# Changing work rights of bridging visa e



## stephyj86 (May 25, 2013)

Hey everybody

I am new here and hope I've posted this in the right place!

I am looking for advice from people who have recently applied to change the work rights of a bridging visa E.

Situation is this - 

am here on 457 visa, hate my job and my corupt company and need to leave. Do not want to move to another restaurant manager job as I need to make a change in my life. 
Have an existing application for a partner 820 visa.... am currently enjoying the unknown length of time (up to 13 months) of processing and I can't hack waiting any more.

I want to quit my job and I know that i will become unlawfully here and have to go on a BVE. I really need to work as Sydney is so expensive. Does anybody have any idea about the process of changing work rights for it? Is is hard work? I know I have to show financial hardship and believe me living off my partner's sole income would mean we couldn't pay the rent, would that be enough proof for them? 
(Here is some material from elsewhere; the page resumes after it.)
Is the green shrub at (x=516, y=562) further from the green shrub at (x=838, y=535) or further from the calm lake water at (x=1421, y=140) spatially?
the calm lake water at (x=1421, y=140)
Any advice would be wonderful, I am scared to take the steps as I really will be screwed if I can't work. 

I await your replies!!!

Thanks so much


----------



## Guest (May 25, 2013)

You just apply and it should be granted no problem but be wary about claiming poverty etc. Because your partner has to prove they can sponsor you for the 820 so its something you have to tread carefully with. 
But saying you share expenses, look after each other etc.


----------